> **Given task A**
Copy out the forum post about the credit card checker word for word.

I'm very new to C language much less programming in general and am working through the cs50 edx course. I encountered this problem in week 1 where I'm supposed to validate credit cards given their characteristics (they're in the comments).
After hours worth of research and trials, I managed to solve it though I think it's way too long and I am 90% sure it can be shortened with loops. I added the long version that works and an iteration of it which uses loops that I just can't get to work. Any advice would help and be very much appreciated!
#include <stdio.h>
#include <cs50.h>
int main(void)

> **Data to process**
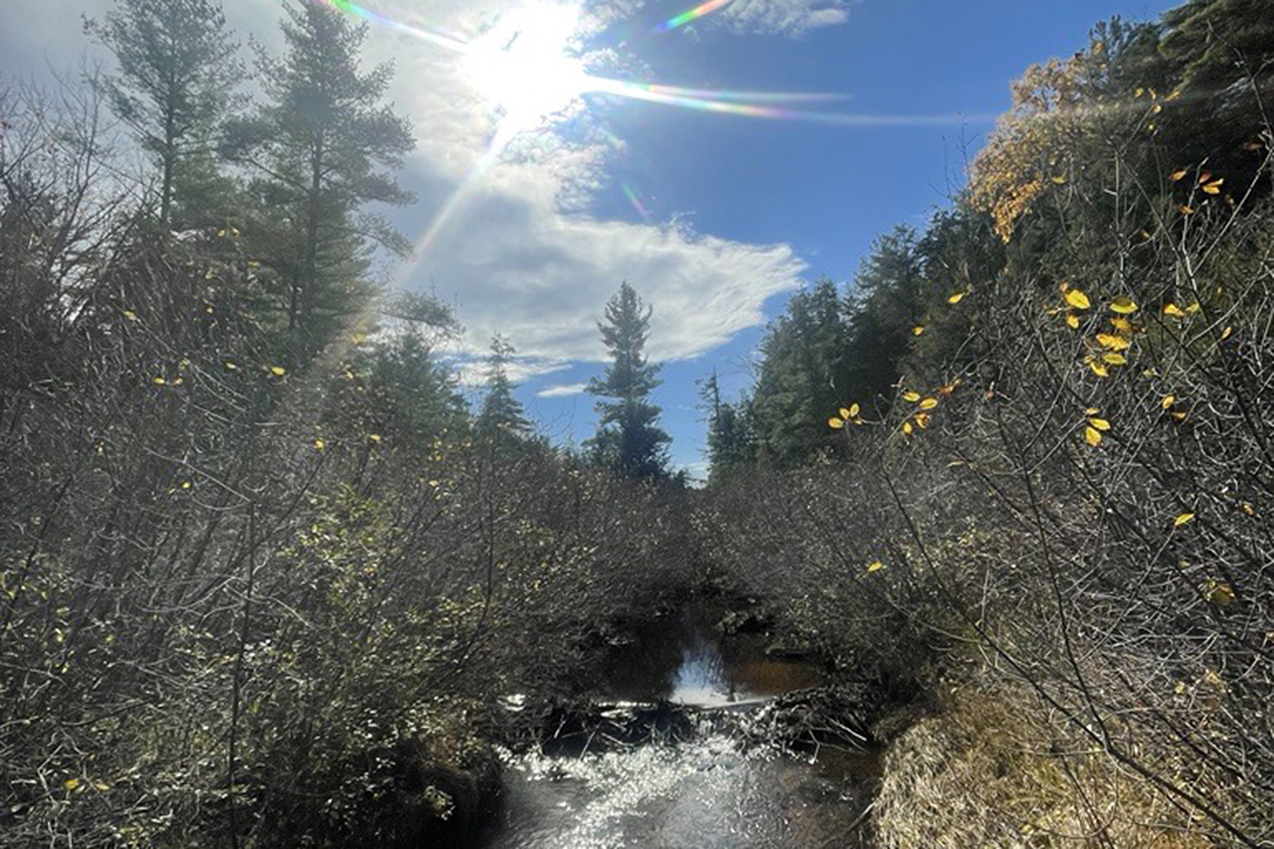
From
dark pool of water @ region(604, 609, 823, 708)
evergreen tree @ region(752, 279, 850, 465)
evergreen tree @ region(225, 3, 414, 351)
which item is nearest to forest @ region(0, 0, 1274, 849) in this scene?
dark pool of water @ region(604, 609, 823, 708)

> **Given task B**
Present every line of the records above as a Markdown table with the columns "Row" and "Line", numbering the rows and skipping blank lines. Leave the pictures out of the answer.

> **Task result A**
I'm very new to C language much less programming in general and am working through the cs50 edx course. I encountered this problem in week 1 where I'm supposed to validate credit cards given their characteristics (they're in the comments).
After hours worth of research and trials, I managed to solve it though I think it's way too long and I am 90% sure it can be shortened with loops. I added the long version that works and an iteration of it which uses loops that I just can't get to work. Any advice would help and be very much appreciated!
#include <stdio.h>
#include <cs50.h>
int main(void)

> **Task result B**
| Row | Line |
|---|---|
| 1 | From |
| 2 | dark pool of water @ region(604, 609, 823, 708) |
| 3 | evergreen tree @ region(752, 279, 850, 465) |
| 4 | evergreen tree @ region(225, 3, 414, 351) |
| 5 | which item is nearest to forest @ region(0, 0, 1274, 849) in this scene? |
| 6 | dark pool of water @ region(604, 609, 823, 708) |